Fujifilm has been killing it over the past few years in both film and digital formats. Even though the company killed off the last type of peel-apart film when it discontinued its FP-100c film earlier this year, Fujifilm Instax is the hottest photography product on the market. The Fuji X-Series lures DSLR users over to the mirrorless side in droves. And now, we’re talking about a medium format digital camera from Fuji.
There are currently limited options for digital medium format cameras under the $10K price point. Hasselblad’s new X1D was a substantial step for the company to move toward the prosumer user but still remains out of reach for most of us at $9K. Pentax offers a slightly more reasonable price on its 645Z at $7K.
If you are on a budget and really want a digital medium format camera, the Pentax 645D can be found pretty easily on eBay for well under $3K. However, there are plenty compromises that go along with it.
I think the sweet spot for the digital medium format camera market lies at or below the $5,000 price point. All of the above options have had moderate success starting above that market; however, I don’t think the prosumer enthusiast and average wedding pro are going to be shooting medium format until we get below the $5,000 mark . . . which brings me to Fuji.
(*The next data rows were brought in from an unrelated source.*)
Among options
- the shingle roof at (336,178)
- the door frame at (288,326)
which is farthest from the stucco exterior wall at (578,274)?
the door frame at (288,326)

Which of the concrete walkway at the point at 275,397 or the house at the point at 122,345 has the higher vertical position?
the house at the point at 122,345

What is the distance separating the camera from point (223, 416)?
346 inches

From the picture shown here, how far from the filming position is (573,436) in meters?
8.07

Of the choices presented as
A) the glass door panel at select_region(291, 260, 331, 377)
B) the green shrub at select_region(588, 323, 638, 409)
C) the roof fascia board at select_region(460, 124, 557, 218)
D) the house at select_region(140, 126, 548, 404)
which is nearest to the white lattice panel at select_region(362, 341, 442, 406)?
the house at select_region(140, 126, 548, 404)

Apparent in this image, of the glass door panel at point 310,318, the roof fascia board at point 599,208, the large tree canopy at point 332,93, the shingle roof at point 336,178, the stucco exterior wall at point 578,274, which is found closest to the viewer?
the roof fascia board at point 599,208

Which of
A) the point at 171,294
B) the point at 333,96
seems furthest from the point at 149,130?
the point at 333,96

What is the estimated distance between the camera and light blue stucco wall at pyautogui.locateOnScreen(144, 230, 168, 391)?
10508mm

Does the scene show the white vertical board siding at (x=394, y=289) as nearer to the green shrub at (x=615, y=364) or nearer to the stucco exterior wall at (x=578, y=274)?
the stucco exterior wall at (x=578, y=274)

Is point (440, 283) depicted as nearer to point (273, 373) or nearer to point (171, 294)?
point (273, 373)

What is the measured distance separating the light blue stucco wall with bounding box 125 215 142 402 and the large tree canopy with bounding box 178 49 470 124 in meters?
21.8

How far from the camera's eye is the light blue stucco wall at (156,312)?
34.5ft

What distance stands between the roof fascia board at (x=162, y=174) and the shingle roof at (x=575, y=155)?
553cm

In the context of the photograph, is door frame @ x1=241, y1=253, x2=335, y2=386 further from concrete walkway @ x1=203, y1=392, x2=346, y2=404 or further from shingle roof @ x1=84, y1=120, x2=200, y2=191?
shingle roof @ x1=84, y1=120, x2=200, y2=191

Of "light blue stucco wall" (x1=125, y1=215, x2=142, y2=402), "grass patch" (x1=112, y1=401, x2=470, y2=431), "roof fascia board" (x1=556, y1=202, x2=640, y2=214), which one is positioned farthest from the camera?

Rumors have been kicking around for quite some time that Fuji could/would enter the digital medium format market. Now, some rumors are pointing to an unveiling around Photokina 2016 in September. These are really just rumors at this point but some specs that are being tossed around include a 50MP CMOS sensor. Of course, that’s just as easy to predict for anyone launching a medium format camera since Sony’s 50MP CMOS sensor is being used in so many models across the market today.
Fuji Rumors is also reporting that a trusted source assured them that the rumored Fuji medium format camera would definitely be more affordable than the Hasselblad X1D. That’s not quite earth shattering news since we are talking about a Hasselblad versus a Fujifilm camera. However, it begs the $5,000 question.
Can Fuji undercut the other 50MP medium format cameras on the market enough to become the first sub-$5K digital medium format camera?
Maybe that’s crazy talk in today’s market; however, it wasn’t long ago when we were debating when 4K video cameras would be available for less than $5,000. Today, they are everywhere and, in a few more years, it will be as ubiquitous as HD video.
The camera market is becoming more and more niche. Days of camera makers launching a dozen new compact cameras every 6-12 months are behind us. However, the people that are buying a new camera today really care about those cameras. They care about the brand, the look and feel of the camera and obtaining the maximum image quality.
The market is growing up and so are the cameras. There is still plenty of engineering to be done at all levels of digital cameras. We’re going to get better phone cameras, pocket cameras and DSLRs in the years ahead. However, there are some limitations that physics limit engineering capabilities and that’s part of the reason why we are on the cusp of a digital medium format revolution.
Photography enthusiasts across a wide range of income levels will drop $3,000 or more on a DSLR. When I bought my Canon 5D Mark II in 2008, it cost more than my car was worth. To me, it was worth every penny. There are plenty of us ready to drop $5,000 on the table for a medium format camera if someone can do it right.
I think Fuji has the ability to do just that. Whether Fuji will or not is what we are waiting to see.
However, if Fuji doesn’t bring a digital medium format to the table at the right price, someone else will – and sooner rather than later (I’m looking at you Sony).
There’s never been a better time to enjoy photography. There are more tools available to help create amazing images than ever before. And it’s only going to get better.
Walter Lee says
With large MP’s, would this not cause frustration in final image quality if there are the slightest amount of shake? Knowing the answer is yes, the Hasselblad, unless I am incorrect, has no image stabilization in either the body or lens. Then we have the issue of noise. I realize many go “ga-ga” over MP’s, but I would suggest there are many trade offs that must be addressed before spending the amount of money commanded. I own a Nikon D810 and D5. My D810, to squeeze every ounce of resolution, requires a tripod in anything less than full sunlight, if you want to do it right, in my opinion. I would be interested to hear others’ opinions of this.
Gary E. Karcz says
I think your “shake” comment is profoundly meaningful, Walter. Seems that a new generation of image stabilization (or structural vibration dampening, in general) would be required for medium format resolution to become ‘popular.’
Guy Foster says
Good article as always, Eric, thank you. I love the idea of medium format for a variety of reasons, but it is the cost of buying the new lens collection that puts me off. In addition, the practicality of carrying them with me, particularly if I might also see wildlife on the trip and want my 35mm rig with me, too. Sadly I don’t think it will work for me.
Iz fotografi says
Exciting news however i think i need bigger capacity memory card and very fast one if i decided to purchase. Meanwhile i remain with my full frame and apsc camera.